Plantlife To Save And Protect 'Atlantic' Woodlands
- National Lottery backs conservation work to safeguard woodlands celebrated by Wordsworth, Coleridge and Tolkien
- Wonderful 'Atlantic' woodlands and their plants face severe challenges from climate change, air pollution, tree diseases and changes in management
- Emergency management will safeguard some of our most rare and threatened lichen communities, such as the string-of-sausages lichen Usnea articulata and the ‘stinky’ Stictas that smell of fish
- Connectedness to nature: Almost 100 'forest bathing' (Shinrin Yoku) sessions to be run to bring woodlands' benefits to human health and wellbeing to life
A Plantlife-led project to save and protect coastal and upland woodlands has been backed by the Heritage Lottery Fund (HLF), thanks to money raised by National Lottery players.
Plantlife has received a confirmed National Lottery grant of £433,700 from HLF for the Building Resilience in South West Woodlands project following a successful development phase.

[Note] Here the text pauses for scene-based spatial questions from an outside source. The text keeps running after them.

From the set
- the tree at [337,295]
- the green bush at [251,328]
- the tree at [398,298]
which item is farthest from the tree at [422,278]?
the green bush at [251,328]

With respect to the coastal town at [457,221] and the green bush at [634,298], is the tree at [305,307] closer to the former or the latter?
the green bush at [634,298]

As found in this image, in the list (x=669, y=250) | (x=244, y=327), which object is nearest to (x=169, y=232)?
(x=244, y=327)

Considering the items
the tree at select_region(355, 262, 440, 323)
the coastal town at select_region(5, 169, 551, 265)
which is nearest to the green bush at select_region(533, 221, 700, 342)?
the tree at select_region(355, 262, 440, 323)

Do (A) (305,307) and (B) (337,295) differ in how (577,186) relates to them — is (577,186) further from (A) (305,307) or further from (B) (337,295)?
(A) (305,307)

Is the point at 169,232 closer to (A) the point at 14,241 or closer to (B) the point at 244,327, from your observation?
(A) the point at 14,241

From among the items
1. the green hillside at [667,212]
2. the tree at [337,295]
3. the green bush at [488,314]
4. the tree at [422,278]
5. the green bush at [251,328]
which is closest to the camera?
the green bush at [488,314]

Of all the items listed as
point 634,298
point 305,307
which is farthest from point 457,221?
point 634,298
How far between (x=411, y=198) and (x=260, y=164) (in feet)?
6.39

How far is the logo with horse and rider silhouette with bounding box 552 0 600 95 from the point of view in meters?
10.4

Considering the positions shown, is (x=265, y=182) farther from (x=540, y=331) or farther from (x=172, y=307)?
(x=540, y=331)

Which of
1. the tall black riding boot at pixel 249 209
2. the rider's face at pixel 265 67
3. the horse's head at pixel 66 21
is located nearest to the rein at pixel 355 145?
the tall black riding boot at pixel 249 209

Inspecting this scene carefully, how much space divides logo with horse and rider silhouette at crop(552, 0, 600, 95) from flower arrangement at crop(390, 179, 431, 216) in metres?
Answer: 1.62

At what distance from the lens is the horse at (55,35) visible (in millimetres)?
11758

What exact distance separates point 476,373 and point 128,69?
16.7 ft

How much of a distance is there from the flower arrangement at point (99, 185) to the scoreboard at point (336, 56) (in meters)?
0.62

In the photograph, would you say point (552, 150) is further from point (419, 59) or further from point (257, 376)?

The three and half year conservation partnership includes Exmoor National Park Authority, the National Trust, the Woodland Trust and Natural England.
"The rugged coastlines of the South-West may grab the headlines and draw the crowds but the ancient, wet and wild woodlands are just as spectacular" says Rachel Jones, Plantlife's Development Manager for the Building Resilience Project." Oak and ash woodlands, richly carpeted in rare mosses and lichens, thrive in the mild climate of the Atlantic coast and form globally rare, internationally important, temperate rainforests that support a rich wealth of wildlife. We are delighted that HLF has recognised the unique importance of these threatened habitats and is supporting our concerted efforts to raise their profile and build better resilience to the threats posed by climate change, air pollution and tree diseases including ash dieback. Thanks to National Lottery players, the work starts now in earnest to save and safeguard these wonderful woodlands that have inspired writers, poets and painters including Wordsworth, Coleridge and Tolkien."
Under the project, practical conservation work will kick off this winter in six sites on Dartmoor and Exmoor. Essential woodland conservation work will help to protect some of our most rare and threatened lower plants (lichens, mosses and liverworts) and contribute to our knowledge about how best care for them in future.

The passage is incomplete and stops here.